BRIEF:
Copy every line of the material below without changing anything.

DATASET ROWS:
+-------+

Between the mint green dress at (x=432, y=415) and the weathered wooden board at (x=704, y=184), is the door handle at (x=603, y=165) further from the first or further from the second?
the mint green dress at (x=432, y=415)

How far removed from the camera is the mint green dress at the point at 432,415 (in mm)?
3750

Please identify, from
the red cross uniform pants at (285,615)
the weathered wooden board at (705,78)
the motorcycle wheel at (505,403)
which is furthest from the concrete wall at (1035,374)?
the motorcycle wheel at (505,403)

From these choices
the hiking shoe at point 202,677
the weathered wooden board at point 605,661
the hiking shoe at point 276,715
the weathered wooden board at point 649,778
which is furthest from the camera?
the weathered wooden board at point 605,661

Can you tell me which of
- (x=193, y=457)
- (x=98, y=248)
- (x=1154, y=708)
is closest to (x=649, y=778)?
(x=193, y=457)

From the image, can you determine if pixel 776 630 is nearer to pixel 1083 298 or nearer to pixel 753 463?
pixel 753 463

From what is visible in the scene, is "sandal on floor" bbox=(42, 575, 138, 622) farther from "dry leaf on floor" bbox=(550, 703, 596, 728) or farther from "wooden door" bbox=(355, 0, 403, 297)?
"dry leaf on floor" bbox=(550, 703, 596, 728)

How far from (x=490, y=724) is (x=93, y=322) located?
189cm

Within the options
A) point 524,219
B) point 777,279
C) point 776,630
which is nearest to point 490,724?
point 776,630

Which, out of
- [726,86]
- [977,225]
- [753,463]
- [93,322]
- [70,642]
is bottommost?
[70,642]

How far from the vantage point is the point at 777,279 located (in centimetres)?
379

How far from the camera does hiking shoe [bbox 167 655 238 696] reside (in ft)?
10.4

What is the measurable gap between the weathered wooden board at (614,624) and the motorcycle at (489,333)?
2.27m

+-------+

THE OUTPUT:
Between the mint green dress at (x=432, y=415) and the weathered wooden board at (x=704, y=184), is the door handle at (x=603, y=165) further from the first or further from the second?
the mint green dress at (x=432, y=415)

How far removed from the camera is the mint green dress at the point at 432,415 (in mm)?
3750

Please identify, from
the red cross uniform pants at (285,615)
the weathered wooden board at (705,78)
the motorcycle wheel at (505,403)
which is furthest from the concrete wall at (1035,374)?
the motorcycle wheel at (505,403)

From these choices
the hiking shoe at point 202,677
the weathered wooden board at point 605,661
the hiking shoe at point 276,715
the weathered wooden board at point 649,778
which is furthest from the camera?
the weathered wooden board at point 605,661

Can you tell me which of
- (x=193, y=457)
- (x=98, y=248)
- (x=1154, y=708)
is closest to (x=649, y=778)?
(x=193, y=457)

From the image, can you determine if pixel 776 630 is nearer to pixel 1083 298 or nearer to pixel 753 463?
pixel 753 463

From what is visible in the scene, is "sandal on floor" bbox=(42, 575, 138, 622) farther from "dry leaf on floor" bbox=(550, 703, 596, 728) or farther from "wooden door" bbox=(355, 0, 403, 297)?
"dry leaf on floor" bbox=(550, 703, 596, 728)

How far from (x=490, y=724) is (x=93, y=322) located?
189cm

Within the options
A) point 524,219
B) point 777,279
C) point 776,630
which is nearest to point 490,724?
point 776,630

Which, out of
- [726,86]
- [977,225]
- [753,463]
- [93,322]
- [70,642]
is bottommost?
[70,642]

How far from the vantage point is the point at 777,279 located (in centimetres)?
379

How far from the camera does hiking shoe [bbox 167 655 238 696] reside (in ft)?
10.4

What is the measurable gap between the weathered wooden board at (614,624) and the motorcycle at (489,333)?
2.27m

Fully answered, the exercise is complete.